Continue the director compensation summary below from the point where it stops.

*** Text shown Section Begins ***

Board Activity – Meeting Counts and Attendance
| Metric | 2023 | 2024 |
|---|---|---|
| Board meetings (#) | 21 | 15 |
| Board attendance ≥75% (all directors) | Yes | Yes |
| Audit Committee meetings (#) | 6 | 6 |
| Compensation Committee meetings (#) | 5 | 1 |
| Nominating & Governance meetings (#) | 1 | 1 |
Fixed Compensation
| Metric (USD) | 2023 | 2024 |
|---|---|---|
| Annual retainer policy – Chairman | $77,168 | $77,168 |
| Committee chair fee (per year) | $26,458 | $26,458 |
| Committee member fee (per committee, per year) | $13,229 | $13,299 |
| Fees Earned or Paid in Cash | $68,074 | $116,855 |
| Stock Awards ($) | — | — |
| Option Awards ($) (grant‑date fair value) | $93,628 | $28,320 |
| Total Director Compensation | $161,702 | $145,175 |
- Cash retainer structure implies Bator’s 2024 cash fees align with: Chairman retainer ($77,168) + Compensation Chair fee ($26,458) + Audit member fee ($13,299).
Performance Compensation
| Grant Year | Award Type | Shares | Exercise Price | Vesting Schedule | Expiration | Grant‑Date Fair Value |
|---|---|---|---|---|---|---|
| 2023 | Stock Options | 40,000 | $3.53 | Vests in full on 1st anniversary (time‑based) | 07‑07‑2033 | $93,628 |
| 2024 | Stock Options | 44,000 | $0.9550 | Vests in four equal quarterly installments over one year (time‑based) | 04‑02‑2034 | $28,320 |
- No director performance metrics disclosed for equity (awards are time‑based; no TSR/financial hurdles for directors).

*** Text shown Section Ends ***
*** Data Section Begins ***

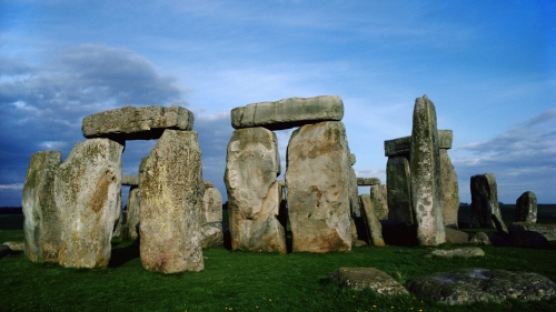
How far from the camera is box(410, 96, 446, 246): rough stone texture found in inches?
460

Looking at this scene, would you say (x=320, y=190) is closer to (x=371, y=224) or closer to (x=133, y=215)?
(x=371, y=224)

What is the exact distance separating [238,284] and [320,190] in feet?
14.4

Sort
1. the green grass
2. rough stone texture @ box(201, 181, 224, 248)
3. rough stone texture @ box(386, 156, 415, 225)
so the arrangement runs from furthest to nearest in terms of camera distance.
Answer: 1. rough stone texture @ box(386, 156, 415, 225)
2. rough stone texture @ box(201, 181, 224, 248)
3. the green grass

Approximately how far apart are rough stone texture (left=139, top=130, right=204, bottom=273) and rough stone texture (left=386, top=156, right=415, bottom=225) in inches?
309

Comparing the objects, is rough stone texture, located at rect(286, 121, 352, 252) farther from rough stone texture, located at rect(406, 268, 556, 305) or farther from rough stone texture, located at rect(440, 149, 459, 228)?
rough stone texture, located at rect(440, 149, 459, 228)

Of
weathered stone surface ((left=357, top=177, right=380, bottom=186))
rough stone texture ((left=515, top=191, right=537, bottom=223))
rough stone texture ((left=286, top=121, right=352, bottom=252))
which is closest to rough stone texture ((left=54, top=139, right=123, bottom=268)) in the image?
rough stone texture ((left=286, top=121, right=352, bottom=252))

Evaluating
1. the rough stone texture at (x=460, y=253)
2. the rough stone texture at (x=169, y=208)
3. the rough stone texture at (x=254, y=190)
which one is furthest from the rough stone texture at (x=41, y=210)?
the rough stone texture at (x=460, y=253)

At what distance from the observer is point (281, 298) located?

*** Data Section Ends ***

Answer space:
Other Directorships & Interlocks
| Organization | Role | Tenure | Interlocks/Transactions with CTSO |
|---|---|---|---|
| 3DBio Corporation | Director | Since Mar 2015 | None disclosed (private company) |
| Florence‑Health | Founder & Director | Since 2018 | None disclosed |
| Quartz Advisory Group, LLC | Founder & Partner | Ongoing | No related‑party transactions disclosed in 2024; Audit Committee reviews/approves any such transactions ≥$120k |
Expertise & Qualifications
- Capital markets and healthcare investing expertise; senior buy‑side research leadership.
- Operational finance experience as CFO in biotech; strategic consulting background.
- MBA (Wharton); BA (Princeton); deep healthcare domain knowledge and governance experience.
Equity Ownership
| Metric | As of Apr 12, 2024 | As of Apr 17, 2025 |
|---|---|---|
| Total beneficial ownership (shares) | 181,676 | 307,434 |
| Ownership % of shares outstanding | <1% | <1% |
| Common shares directly owned | 56,094 | 81,973 |
| Series B right warrants | 13,157 | 29,036 |
| Stock options exercisable within 60 days | 112,425 | 196,425 |
| Hedging/pledging of company stock | Prohibited by policy | Prohibited by policy |
Governance Assessment
- Strengths: Independent Chair with active governance remit; independence confirmed under Nasdaq; strong committee leadership (Compensation Chair; Audit member); robust attendance; explicit prohibition of hedging/pledging; shareholder support for director election and Say‑on‑Pay in 2025.
- Compensation mix: Shift toward cash (fees up from $68k to $117k) with lower equity ($94k → $28k), reflecting emphasis on fixed board pay and modest option grants; aligns director incentives with time‑based service rather than performance risk.
- Compensation oversight: Committee is independent (Bator, Kim); no interlocks or insider participation; consultant use robust historically (Radford), though 2024 compensation review was deferred.
- Related‑party transactions: None disclosed in 2024; policy requires Audit Committee review and approval of any ≥$120k; ongoing monitoring advisable given Quartz Advisory affiliation (no transactions disclosed).
- Say‑on‑Pay and investor sentiment: Broad approval; director “Against” votes notable but not atypical for micro‑cap life sciences; continued engagement recommended.
RED FLAGS
- No compensation clawback policy implemented as of 2024/2025 (modern governance standard increasingly expects clawbacks tied to financial restatements).
- Elevated equity plan overhang dilution increased after 2024 Plan Amendment request (board‑wide, not director‑specific); continued scrutiny of equity usage advisable.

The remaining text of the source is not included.